SET PROBLEM: Gather every line of the data below that contains the word "feet", and copy each such line in full.

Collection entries
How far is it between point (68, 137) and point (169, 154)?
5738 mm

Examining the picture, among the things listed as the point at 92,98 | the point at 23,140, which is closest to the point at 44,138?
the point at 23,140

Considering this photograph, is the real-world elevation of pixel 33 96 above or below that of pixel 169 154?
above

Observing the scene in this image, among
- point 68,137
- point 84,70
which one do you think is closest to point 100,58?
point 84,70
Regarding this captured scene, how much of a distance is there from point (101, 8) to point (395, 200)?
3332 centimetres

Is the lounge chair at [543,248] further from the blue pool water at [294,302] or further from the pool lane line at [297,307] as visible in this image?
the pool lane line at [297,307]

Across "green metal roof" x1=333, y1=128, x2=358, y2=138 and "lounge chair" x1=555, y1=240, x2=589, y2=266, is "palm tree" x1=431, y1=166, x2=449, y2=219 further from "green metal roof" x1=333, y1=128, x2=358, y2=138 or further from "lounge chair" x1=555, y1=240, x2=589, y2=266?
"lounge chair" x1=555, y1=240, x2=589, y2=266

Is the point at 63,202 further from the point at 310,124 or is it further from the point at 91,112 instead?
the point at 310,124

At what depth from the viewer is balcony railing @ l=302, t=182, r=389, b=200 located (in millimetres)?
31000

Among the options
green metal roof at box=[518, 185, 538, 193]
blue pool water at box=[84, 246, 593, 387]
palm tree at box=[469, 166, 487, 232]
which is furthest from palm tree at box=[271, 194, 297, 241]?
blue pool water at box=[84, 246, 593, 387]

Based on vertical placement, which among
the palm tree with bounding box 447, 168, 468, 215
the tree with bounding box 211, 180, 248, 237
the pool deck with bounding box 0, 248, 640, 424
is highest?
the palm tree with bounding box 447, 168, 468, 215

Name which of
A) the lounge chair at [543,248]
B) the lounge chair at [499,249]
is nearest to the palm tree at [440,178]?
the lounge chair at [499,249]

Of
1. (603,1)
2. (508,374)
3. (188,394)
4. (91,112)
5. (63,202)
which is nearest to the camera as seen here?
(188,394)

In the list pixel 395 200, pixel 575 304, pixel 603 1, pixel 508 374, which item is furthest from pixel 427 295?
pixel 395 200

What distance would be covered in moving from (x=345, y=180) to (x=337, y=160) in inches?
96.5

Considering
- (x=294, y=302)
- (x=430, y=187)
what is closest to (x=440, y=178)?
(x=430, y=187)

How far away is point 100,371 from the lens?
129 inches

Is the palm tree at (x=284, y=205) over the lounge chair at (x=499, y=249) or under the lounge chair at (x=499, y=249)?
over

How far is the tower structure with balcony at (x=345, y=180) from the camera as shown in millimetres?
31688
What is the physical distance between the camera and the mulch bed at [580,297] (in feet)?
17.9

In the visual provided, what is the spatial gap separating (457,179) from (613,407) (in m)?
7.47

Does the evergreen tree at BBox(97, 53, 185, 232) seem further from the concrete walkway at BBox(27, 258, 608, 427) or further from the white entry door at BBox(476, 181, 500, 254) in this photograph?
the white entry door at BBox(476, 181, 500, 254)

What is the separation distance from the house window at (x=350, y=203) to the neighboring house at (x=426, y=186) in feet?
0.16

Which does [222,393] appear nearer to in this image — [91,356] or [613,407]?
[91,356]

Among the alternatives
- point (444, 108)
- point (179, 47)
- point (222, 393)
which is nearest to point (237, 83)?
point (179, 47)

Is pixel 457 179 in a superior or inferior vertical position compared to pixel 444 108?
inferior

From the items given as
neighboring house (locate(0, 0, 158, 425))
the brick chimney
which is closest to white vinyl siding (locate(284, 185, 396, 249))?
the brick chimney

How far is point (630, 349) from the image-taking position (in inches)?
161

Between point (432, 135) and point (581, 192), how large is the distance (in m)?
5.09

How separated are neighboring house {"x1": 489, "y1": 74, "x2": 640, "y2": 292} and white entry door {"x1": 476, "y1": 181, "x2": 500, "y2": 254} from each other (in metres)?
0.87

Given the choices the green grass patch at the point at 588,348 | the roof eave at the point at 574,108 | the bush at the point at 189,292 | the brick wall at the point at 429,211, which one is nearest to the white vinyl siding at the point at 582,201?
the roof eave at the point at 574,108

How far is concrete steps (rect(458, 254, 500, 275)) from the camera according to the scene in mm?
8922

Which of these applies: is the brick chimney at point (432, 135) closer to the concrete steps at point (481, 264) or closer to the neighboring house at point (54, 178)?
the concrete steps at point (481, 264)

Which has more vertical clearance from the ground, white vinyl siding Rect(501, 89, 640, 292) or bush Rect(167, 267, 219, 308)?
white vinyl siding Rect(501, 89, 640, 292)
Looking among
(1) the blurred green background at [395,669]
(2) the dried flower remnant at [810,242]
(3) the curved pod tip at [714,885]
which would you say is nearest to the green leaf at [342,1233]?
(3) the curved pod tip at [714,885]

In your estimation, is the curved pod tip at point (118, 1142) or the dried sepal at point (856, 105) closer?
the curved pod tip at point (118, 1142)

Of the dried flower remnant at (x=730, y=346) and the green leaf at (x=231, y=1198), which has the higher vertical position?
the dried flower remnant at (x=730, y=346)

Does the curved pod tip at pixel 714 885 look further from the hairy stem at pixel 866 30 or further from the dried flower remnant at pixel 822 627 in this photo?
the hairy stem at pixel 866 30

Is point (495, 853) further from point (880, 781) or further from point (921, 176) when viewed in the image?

COMPLETE RESPONSE:
What is the physical distance between the camera and the mulch bed at [580,297] (in feet)?
What is the separation distance from the house window at (x=350, y=203) to the neighboring house at (x=426, y=186) in feet?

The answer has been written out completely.